Poisoner in Chief: Sidney Gottlieb and the CIA Search for Mind Control
(Holt, $30) “How intelligent is national intelligence?” asked Adam Gopnik in The New Yorker. Stephen Kinzer’s new book offers a troubling answer, because it revisits MK-Ultra, a failed Cold War effort to develop mindcontrol techniques that was born of a mistaken belief that Communist regimes had already done the same. With the program’s eccentric chief scientist playing antihero, the book is “a Tarantino movie yet to be made: It has the right combination of sick humor, weird tabloid characters, and sheer American waste.” Yet “it is also frightening to read,” because the experiments Sidney Gottlieb and his team carried out were not just bizarre but also cruel.
Gottlieb, in previous books on MK-Ultra, has been treated as a footnote, said Sharon Weinberger in The New York Times. But
the Bronx-born chemist, hired by the CIA in 1951, “played a seminal role in shaping the agency.” He was tasked with developing poisons for assassinations and devising mindcontrol techniques, and the second mission empowered him to conduct experiments on prison inmates here and enemy suspects overseas.
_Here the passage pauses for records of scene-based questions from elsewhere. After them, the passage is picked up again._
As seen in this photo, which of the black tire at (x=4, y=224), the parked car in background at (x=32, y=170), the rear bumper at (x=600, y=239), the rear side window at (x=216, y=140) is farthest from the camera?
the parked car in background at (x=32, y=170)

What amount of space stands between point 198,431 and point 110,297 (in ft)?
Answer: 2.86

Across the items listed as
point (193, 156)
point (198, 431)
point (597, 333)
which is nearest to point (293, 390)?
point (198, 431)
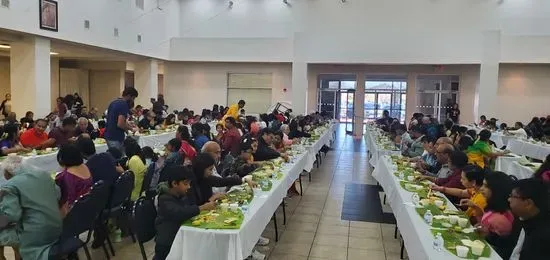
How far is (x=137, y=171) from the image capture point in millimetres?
5180

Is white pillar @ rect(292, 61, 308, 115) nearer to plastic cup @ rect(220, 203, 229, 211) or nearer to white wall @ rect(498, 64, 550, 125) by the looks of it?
white wall @ rect(498, 64, 550, 125)

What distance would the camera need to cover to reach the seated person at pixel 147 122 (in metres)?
11.5

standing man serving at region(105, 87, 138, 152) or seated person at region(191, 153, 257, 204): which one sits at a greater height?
standing man serving at region(105, 87, 138, 152)

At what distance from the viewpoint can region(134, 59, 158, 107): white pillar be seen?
17656 millimetres

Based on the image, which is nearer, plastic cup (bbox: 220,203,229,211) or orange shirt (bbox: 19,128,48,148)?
plastic cup (bbox: 220,203,229,211)

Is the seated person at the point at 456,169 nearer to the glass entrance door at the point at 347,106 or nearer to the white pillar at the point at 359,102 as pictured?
the white pillar at the point at 359,102

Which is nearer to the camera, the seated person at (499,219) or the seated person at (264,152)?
the seated person at (499,219)

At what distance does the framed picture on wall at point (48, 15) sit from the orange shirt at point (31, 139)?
4.51 m

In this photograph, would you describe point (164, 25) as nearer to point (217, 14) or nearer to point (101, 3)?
point (217, 14)

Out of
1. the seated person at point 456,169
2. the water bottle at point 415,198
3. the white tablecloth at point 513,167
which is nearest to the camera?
the water bottle at point 415,198

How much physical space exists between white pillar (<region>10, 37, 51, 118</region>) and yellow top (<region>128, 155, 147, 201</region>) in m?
7.55

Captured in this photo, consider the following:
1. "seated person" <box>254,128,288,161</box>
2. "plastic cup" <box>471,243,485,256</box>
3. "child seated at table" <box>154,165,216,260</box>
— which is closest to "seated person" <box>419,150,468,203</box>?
"plastic cup" <box>471,243,485,256</box>

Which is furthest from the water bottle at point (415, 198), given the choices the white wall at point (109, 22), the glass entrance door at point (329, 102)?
the glass entrance door at point (329, 102)

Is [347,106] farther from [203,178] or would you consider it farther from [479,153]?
[203,178]
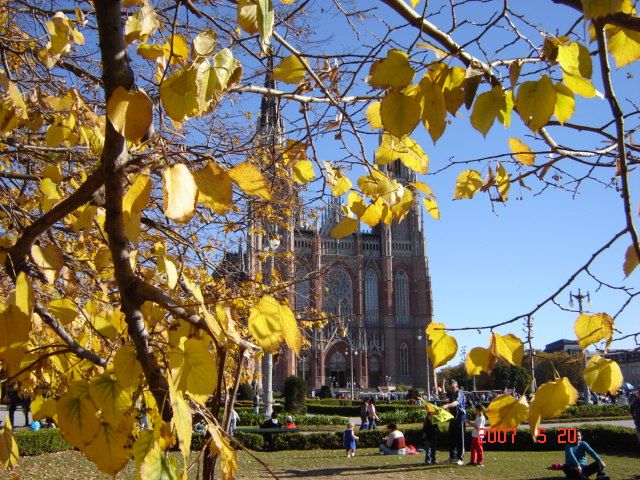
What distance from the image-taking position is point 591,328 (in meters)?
1.29

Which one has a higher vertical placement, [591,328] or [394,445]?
[591,328]

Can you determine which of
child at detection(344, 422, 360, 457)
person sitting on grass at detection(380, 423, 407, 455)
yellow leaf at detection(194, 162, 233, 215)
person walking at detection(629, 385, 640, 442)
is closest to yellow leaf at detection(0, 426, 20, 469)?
yellow leaf at detection(194, 162, 233, 215)

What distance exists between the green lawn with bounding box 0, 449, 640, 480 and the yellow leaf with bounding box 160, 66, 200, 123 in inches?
297

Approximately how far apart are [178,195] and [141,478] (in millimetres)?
432

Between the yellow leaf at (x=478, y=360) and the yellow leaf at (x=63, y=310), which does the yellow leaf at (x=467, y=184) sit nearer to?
the yellow leaf at (x=478, y=360)

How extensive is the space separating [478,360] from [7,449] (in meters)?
1.07

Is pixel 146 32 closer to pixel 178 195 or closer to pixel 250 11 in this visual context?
pixel 250 11

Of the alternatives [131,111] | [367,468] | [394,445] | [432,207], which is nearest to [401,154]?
[432,207]

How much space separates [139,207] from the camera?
3.49ft

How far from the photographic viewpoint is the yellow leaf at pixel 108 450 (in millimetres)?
1113

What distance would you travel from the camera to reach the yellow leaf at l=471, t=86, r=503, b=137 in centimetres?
110

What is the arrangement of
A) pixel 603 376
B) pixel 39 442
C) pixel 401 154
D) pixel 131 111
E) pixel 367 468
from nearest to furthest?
pixel 131 111 < pixel 603 376 < pixel 401 154 < pixel 367 468 < pixel 39 442

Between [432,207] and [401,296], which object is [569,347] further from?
[432,207]

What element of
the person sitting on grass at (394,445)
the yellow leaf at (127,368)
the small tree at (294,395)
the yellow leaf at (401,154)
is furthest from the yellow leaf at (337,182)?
the small tree at (294,395)
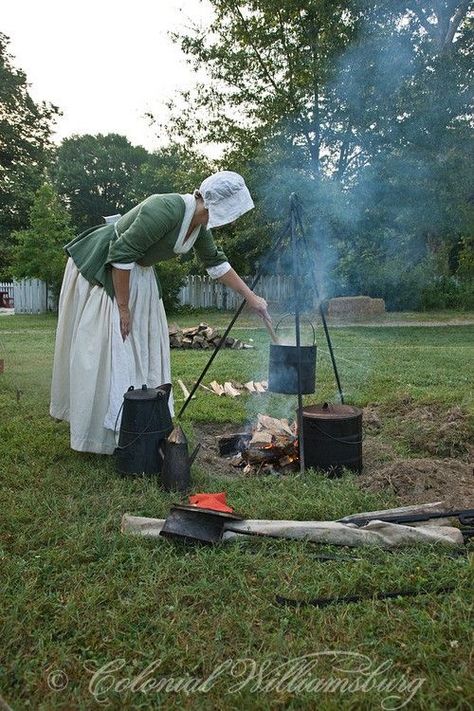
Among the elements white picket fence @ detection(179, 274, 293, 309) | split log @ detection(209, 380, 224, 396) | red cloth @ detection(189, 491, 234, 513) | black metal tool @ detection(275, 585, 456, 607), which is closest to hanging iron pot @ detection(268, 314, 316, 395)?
red cloth @ detection(189, 491, 234, 513)

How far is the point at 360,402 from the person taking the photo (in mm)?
5617

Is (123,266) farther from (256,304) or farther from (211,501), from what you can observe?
(211,501)

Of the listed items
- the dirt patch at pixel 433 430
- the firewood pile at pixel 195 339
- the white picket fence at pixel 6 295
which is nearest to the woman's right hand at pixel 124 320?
the dirt patch at pixel 433 430

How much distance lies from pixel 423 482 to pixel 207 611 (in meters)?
1.70

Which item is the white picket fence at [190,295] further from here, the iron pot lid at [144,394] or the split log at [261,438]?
the iron pot lid at [144,394]

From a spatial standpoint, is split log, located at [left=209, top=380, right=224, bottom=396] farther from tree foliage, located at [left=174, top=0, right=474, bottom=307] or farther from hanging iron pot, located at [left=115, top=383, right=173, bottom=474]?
tree foliage, located at [left=174, top=0, right=474, bottom=307]

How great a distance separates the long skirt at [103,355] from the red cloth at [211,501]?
782 millimetres

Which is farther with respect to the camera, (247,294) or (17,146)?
(17,146)

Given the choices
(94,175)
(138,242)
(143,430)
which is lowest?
(143,430)

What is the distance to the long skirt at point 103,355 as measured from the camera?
11.5 feet

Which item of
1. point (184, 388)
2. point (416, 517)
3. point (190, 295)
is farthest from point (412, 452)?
point (190, 295)

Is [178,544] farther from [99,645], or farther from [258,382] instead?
[258,382]

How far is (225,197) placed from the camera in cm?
332

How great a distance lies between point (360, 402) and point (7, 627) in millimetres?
4142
The captives were subjected to shock treatment and drug dosages robust enough to potentially erase their egos, and if some people died, they died. Gottlieb saw particular promise in LSD. At one point, he created a CIA-funded brothel to determine how the combination of LSD and sex affected users’ willingness to divulge secrets.
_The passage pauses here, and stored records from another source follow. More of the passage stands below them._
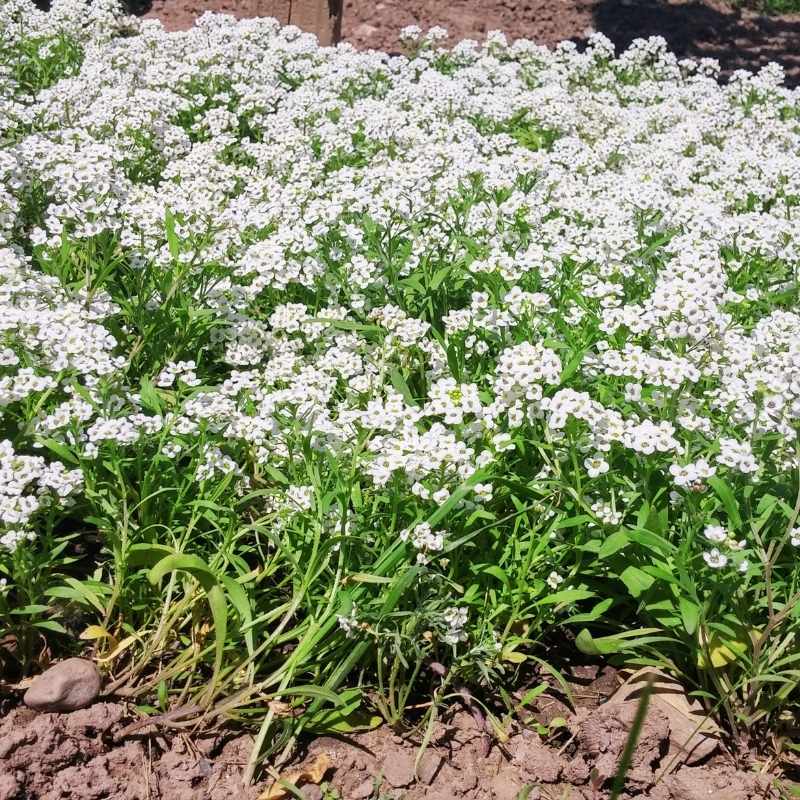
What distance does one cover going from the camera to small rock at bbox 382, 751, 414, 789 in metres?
2.98


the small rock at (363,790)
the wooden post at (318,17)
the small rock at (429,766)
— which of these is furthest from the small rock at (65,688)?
the wooden post at (318,17)

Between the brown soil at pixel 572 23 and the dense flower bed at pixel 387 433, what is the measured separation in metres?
7.03

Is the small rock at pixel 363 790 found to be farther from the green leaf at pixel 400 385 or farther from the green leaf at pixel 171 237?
the green leaf at pixel 171 237

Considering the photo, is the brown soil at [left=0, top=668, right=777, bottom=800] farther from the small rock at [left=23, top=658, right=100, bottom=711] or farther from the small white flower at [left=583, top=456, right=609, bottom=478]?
the small white flower at [left=583, top=456, right=609, bottom=478]

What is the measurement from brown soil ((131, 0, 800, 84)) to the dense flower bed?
23.1 ft

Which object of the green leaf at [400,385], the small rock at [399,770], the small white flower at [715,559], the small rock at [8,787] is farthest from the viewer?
the green leaf at [400,385]

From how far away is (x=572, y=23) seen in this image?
11844 mm

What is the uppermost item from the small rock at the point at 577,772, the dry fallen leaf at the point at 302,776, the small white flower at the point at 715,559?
the small white flower at the point at 715,559

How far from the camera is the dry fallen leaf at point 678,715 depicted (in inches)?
123

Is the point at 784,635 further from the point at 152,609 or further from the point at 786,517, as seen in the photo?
the point at 152,609

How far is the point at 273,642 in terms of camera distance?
3094 millimetres

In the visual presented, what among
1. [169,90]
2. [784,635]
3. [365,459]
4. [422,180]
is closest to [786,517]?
[784,635]

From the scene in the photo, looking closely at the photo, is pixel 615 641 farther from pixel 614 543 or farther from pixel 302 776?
pixel 302 776

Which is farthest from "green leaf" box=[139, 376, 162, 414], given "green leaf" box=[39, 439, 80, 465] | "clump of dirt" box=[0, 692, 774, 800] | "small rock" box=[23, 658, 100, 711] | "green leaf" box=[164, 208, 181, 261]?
"clump of dirt" box=[0, 692, 774, 800]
Gottlieb’s odd project “did not emerge in a vacuum,” said Kelley Beaucar Vlahos in TheAmericanConservative.com. “In the primordial ooze of moral justification following World War II,” many U.S. security agencies showed less interest in punishing German and Japanese torturers than in learning how to apply their enemies’ findings. The CIA just went further than most. “So how do we digest this today?” We should recognize, if nothing else, that our government has been and will always be capable of great crimes. During the Cold War, the American way had many faces; “thanks to Kinzer, Sidney Gottlieb’s is one you shouldn’t forget.”